A Sad Day for Hot Flash Sufferers – FDA Fails Two Hot Flash Medicines


Monday the FDA failed to approve two new medications for hot flashes. The Advisers for the FDA felt the benefits did not sufficiently outweigh the risks. The first medication was for a drug made by Depomed Inc, which failed 12 to 2.

The panel also voted 10-4 against approving a drug for hot flashes made by Hisamitsu Pharmaceutical Co Inc’s subsidiary Noven Pharmaceuticals Inc.

This is really unfortunate because there are currently no prescription alternatives for hot flashes that are approved by the FDA. I covered the presentations of these medications at the North American Menopause Society meeting last October and although I did not have access to all the data, the presentations I heard seemed to be fairly favorable and both medications seemed like great options for women who could not take estrogen or who didn’t want to take them for fear of heart attack or stroke.

Since three fourths of women have hot flashes and since there are over 30 million women in menopause, there are a lot of women who would have benefited from another option. The unfortunate thing in particular is that both of the meds that failed are on the market at various dosages for treatment of other conditions and both are currently used off label anyway. The newer versions would have been more tailored to hot flashes as to dosage.

One of the reasons for failure was a prior study that showed an increased risk of suicide among users of gabapentin and paroxetine. No question this is a concern that must be taken seriously, but the study raised concerns that need to be further investigated.

Another concern was that the hot flashes got better but the women who received placebo also improved somewhat.  That is in fact common in short duration studies of hot flashes and it is too bad that finding was used against approval of the medications.

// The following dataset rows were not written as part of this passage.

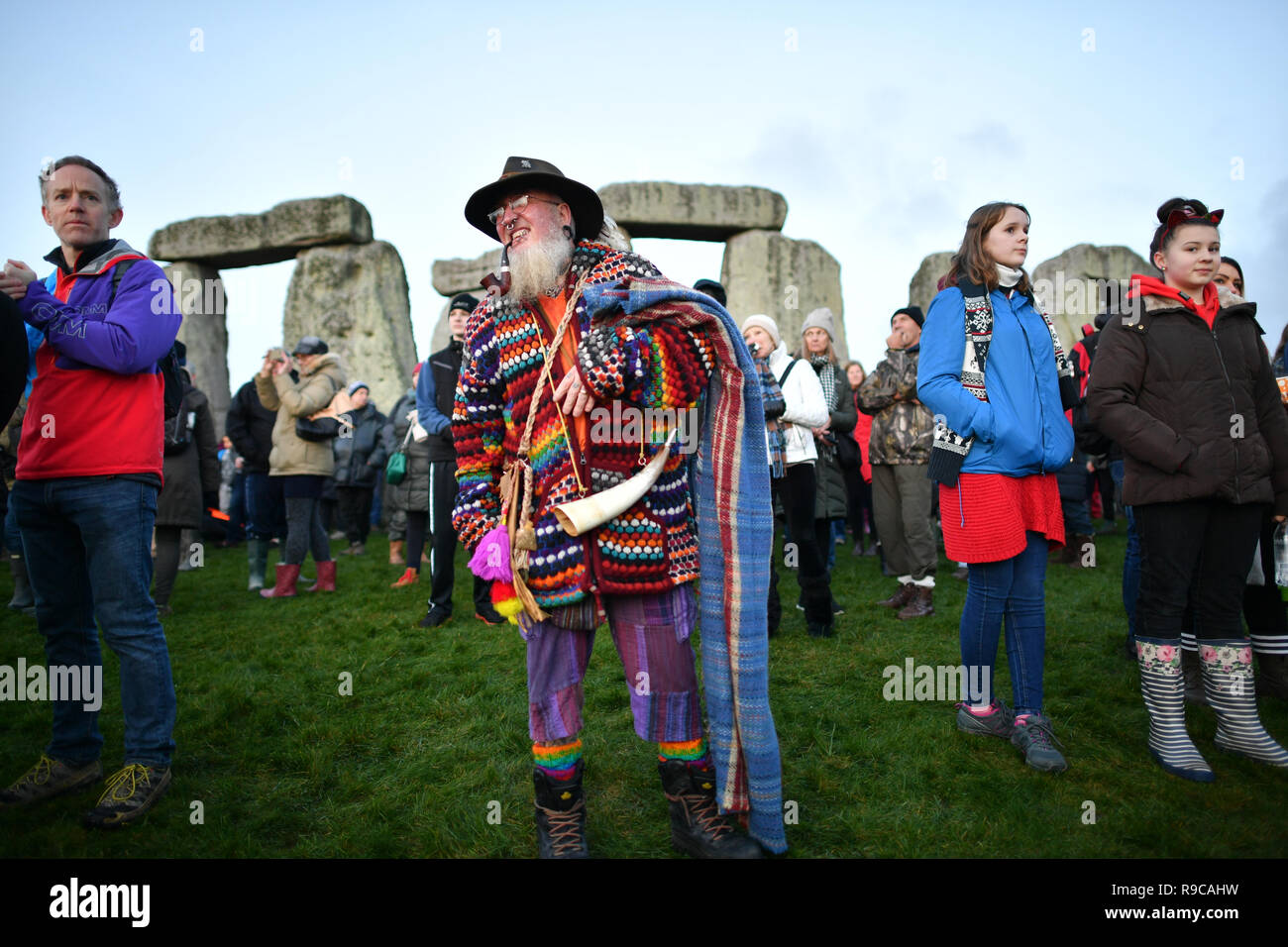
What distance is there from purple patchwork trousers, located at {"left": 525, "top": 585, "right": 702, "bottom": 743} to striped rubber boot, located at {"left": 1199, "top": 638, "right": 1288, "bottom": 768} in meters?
2.29

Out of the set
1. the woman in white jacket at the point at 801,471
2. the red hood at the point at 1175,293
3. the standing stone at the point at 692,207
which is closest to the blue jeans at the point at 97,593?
the woman in white jacket at the point at 801,471

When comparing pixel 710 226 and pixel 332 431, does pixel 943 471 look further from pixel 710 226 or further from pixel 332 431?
pixel 710 226

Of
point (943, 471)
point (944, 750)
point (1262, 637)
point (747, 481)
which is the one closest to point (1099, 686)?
point (1262, 637)

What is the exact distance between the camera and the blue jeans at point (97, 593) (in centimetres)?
293

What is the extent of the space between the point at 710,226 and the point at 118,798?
1312cm

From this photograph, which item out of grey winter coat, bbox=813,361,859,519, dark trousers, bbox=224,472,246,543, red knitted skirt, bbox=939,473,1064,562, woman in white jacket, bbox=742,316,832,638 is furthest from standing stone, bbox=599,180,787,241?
red knitted skirt, bbox=939,473,1064,562

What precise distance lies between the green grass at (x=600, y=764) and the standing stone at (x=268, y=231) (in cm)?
1124

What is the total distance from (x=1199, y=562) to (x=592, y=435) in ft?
8.67

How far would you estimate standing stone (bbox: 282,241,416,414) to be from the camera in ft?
48.9

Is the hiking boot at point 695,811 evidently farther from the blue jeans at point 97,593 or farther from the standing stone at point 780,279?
the standing stone at point 780,279

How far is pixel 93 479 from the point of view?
2930 mm

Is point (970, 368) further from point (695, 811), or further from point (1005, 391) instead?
point (695, 811)

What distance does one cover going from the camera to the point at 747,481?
2586 mm

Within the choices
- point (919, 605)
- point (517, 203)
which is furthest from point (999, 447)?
point (919, 605)
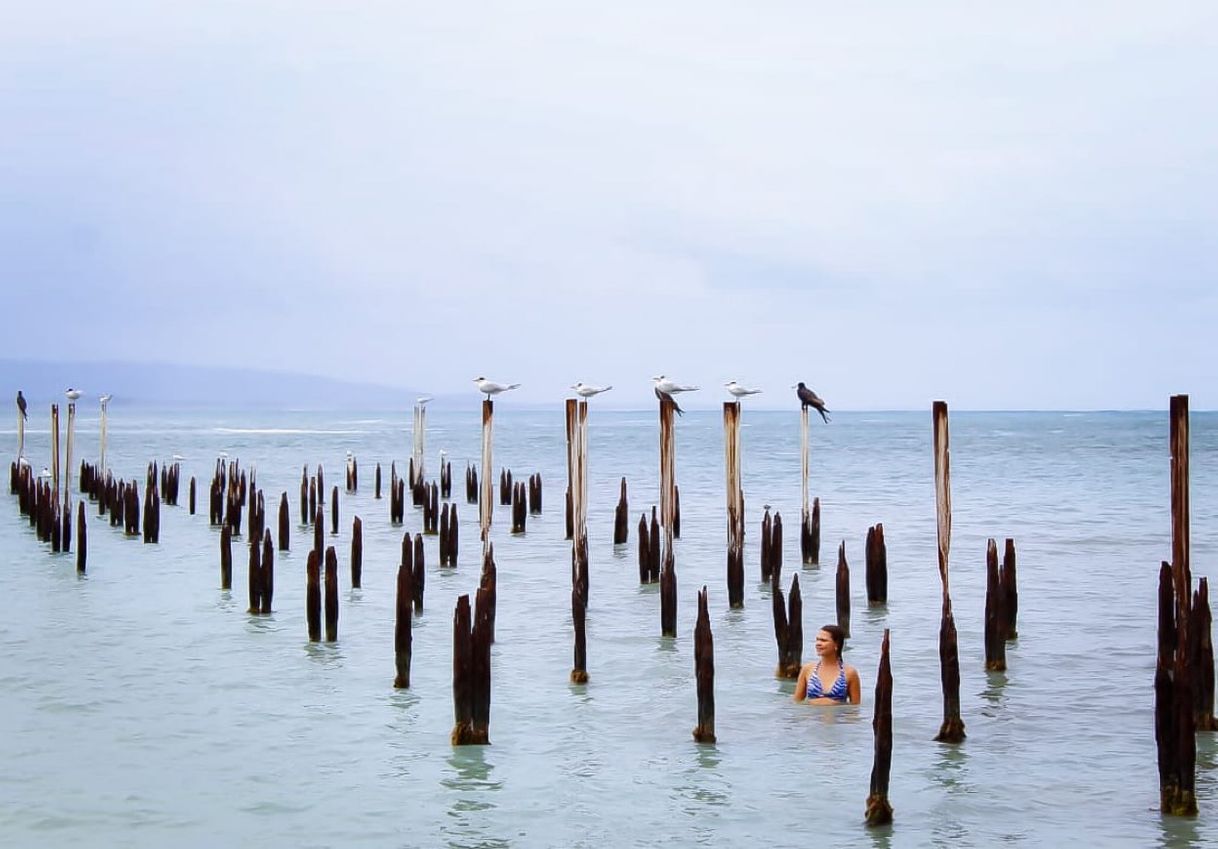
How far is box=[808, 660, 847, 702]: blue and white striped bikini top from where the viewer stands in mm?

Many of the side effects of these meds and in particular Gabapentin, went away by the end of a week or so and only about 3% of women continued to complain of dizziness. One of the side effects, sleepiness, could have been used as a plus if the medication were taken at bedtime. Sleep affects so many women in menopause. You can click here for a FREE SLEEP DIARY to use to talk with your doctor about sleep issues.

Depomed’s drug, Sefelsa, is a long-acting version of the epilepsy drug gabapentin. A short-acting version of gabapentin, made by Pfizer Inc and marketed as Neurontin, was approved in 1993.

Clearly, safety is a major and first priority for a medicine to be approved. But it is unfortunate that two drugs currently approved for multiple other indications could not be made available for this very common and troublesome symptom of hot flashes in women entering menopause and beyond.

Depomed said it would cease spending on Sefelsa (gabapentin).

Noven’s drug comprises a low dose of the antidepressant paroxetine mesylate. The company sells a higher-dose version of the drug under the brand Pexeva that is used to treat depression, obsessive-compulsive disorder and generalized anxiety.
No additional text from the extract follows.